One of your other private pension or investment account providers may offer a free tracing service. For example, Standard Life offers its customers a tool that enables them to find and view known and lost state, workplace and personal pensions from all providers. Legal & General offers a free service to its customers to help find old and forgotten pensions from previous employers, although it doesn’t trace NHS, local government or civil service defined-benefit (DB) pensions, or overseas pensions. L&G's pension tracing service usually takes about four to 16 weeks.
Investment platform AJ Bell, meanwhile, helps to trace pensions held in your name using a UK National Insurance number and basic employment details. If it finds your pension, it will tell you which company is currently responsible for the pension and how much is invested in it.
If you're still struggling to find details of a pension you think you might have, examine direct debits that have gone out of your bank accounts as they may show pensions to which you have contributed. As a final summary, the table below provides an outline of the information it is sensible to establish once you have tracked down a former employer or pension provider.
Key pieces of information to ask a provider when you find an old pension |
Pension plan number |
Current value of this fund |
Type of policy |
Current transfer value: if this value is lower than the fund value there are likely to be exit charges. If it is higher bonuses should apply to the plan |
Any exit penalties |
All product and fund charges |
Guarantees attached to the pension |
Investment options available with this plan |
If the pension offers flexible retirement and death benefit options |
How you can take money out |
Source: Andrew King, Evelyn Partners |
Pension consolidation
Having fewer pensions might mean you don't lose them in the first place. When you join a new employer and are auto-enrolled into its pension scheme, Rachel Vahey, head of public policy at AJ Bell, says to “think about taking your pension with you” to your current workplace scheme.
Consolidating multiple pensions into one or a smaller number of pots makes them easier to deal with and could cut costs. Some older services charge more than modern schemes and don’t allow you to withdraw your money as flexibly, so it might be worth rolling them into a cheaper and more adaptable plan. Services such as that provided by PensionBee help to consolidate pots in this way.

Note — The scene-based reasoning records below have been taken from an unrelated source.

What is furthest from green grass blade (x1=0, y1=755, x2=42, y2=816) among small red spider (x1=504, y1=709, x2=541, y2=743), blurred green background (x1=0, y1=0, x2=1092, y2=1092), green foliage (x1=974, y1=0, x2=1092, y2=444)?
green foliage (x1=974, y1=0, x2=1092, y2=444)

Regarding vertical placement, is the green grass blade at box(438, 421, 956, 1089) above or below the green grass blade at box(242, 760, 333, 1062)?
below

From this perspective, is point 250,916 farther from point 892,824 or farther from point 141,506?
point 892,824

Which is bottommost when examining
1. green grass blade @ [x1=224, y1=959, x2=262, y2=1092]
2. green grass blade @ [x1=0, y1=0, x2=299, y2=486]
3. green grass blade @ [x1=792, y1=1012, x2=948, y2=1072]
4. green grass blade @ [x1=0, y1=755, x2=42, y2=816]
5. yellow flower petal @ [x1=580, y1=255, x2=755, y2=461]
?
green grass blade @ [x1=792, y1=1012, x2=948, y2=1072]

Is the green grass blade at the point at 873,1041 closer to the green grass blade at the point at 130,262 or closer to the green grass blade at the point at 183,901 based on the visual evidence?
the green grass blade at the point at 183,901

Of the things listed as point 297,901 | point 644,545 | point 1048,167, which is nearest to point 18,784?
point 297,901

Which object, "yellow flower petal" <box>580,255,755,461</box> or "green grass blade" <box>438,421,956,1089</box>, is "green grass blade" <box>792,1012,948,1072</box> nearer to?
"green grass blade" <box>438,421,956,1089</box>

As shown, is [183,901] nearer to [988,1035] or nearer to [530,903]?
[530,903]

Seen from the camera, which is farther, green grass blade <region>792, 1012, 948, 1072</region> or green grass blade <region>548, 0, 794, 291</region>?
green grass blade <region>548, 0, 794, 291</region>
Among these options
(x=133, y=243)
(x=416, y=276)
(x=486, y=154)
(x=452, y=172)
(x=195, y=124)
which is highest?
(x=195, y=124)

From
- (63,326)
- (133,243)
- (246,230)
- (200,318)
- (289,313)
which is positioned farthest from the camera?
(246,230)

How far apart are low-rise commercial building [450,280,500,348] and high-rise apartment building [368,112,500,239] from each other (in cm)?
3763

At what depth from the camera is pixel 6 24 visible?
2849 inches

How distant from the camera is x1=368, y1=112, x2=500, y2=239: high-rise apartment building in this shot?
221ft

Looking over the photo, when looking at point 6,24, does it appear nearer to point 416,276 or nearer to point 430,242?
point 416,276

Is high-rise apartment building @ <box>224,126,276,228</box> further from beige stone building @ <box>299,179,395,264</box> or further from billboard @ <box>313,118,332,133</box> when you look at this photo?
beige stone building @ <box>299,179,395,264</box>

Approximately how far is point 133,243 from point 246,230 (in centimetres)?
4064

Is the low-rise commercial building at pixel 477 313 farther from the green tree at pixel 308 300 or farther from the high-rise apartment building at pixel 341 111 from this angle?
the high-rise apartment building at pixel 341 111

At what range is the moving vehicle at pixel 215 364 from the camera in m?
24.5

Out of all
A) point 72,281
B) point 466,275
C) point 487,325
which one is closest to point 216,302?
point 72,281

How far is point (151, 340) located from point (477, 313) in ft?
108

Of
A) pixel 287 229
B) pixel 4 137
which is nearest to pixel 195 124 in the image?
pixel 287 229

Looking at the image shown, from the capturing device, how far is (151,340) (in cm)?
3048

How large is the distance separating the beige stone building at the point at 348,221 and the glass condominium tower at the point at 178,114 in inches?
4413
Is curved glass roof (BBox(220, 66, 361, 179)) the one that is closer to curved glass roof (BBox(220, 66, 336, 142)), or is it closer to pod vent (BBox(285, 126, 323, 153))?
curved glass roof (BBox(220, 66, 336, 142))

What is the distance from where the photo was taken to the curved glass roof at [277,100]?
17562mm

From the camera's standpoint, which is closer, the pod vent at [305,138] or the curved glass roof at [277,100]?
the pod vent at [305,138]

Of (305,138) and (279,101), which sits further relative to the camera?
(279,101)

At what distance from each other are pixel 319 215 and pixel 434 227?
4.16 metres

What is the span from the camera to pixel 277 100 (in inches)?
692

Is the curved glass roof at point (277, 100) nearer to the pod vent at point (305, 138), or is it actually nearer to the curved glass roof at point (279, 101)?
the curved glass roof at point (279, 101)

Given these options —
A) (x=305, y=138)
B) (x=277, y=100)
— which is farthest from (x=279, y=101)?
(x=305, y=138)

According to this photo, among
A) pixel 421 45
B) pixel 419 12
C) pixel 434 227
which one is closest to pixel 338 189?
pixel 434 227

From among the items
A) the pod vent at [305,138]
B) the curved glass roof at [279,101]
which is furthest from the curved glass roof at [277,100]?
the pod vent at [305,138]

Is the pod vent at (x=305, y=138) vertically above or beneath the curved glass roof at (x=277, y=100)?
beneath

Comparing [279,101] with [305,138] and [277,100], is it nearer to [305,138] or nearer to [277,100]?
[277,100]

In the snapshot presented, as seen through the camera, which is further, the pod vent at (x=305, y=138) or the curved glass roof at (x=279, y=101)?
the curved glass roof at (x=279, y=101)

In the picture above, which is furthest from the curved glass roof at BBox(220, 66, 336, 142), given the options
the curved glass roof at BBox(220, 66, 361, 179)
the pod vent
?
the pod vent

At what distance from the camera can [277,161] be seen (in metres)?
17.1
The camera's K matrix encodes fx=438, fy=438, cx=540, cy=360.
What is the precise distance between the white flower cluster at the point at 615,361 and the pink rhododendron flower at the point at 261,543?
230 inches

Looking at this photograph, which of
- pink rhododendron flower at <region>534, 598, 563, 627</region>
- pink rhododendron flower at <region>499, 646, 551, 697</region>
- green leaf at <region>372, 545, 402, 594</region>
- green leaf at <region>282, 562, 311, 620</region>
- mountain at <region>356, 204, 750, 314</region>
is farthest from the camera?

King says to look at your old pensions' level of investment risk; if it isn't suitable then a transfer to a different plan may be in order. Key determinants include the length of time for which the pension will be invested. Free online questionnaires, such as those offered by Royal London at www.royallondon.com/pensions/retirement-planning-tools/risk-profiler/ and Aviva at www.direct.aviva.co.uk/myfuture/RiskProfiler/Landing, can help assess the risk being taken.
But before transferring out of a pension, check with the provider whether you will be charged an exit penalty and if transferring means you would lose benefits. For example, some old schemes allow you to take more than 25 per cent tax-free cash, offer attractive guaranteed annuity rates or pay a pension to your spouse when you die.
If the pension in question is defined-benefit, which guarantees a lifelong retirement income, it is usually beneficial to retain it. And if its transfer value is £30,000 or more you need to receive financial advice before doing this.
Some investors, for example if they are retired or self employed, roll former workplace pensions into a self-invested personal pension (Sipp). But if you are working, your workplace pension is likely to be cheaper, so if its (likely more limited) choice of investments covers your needs it might be worth consolidating your other pensions into this one.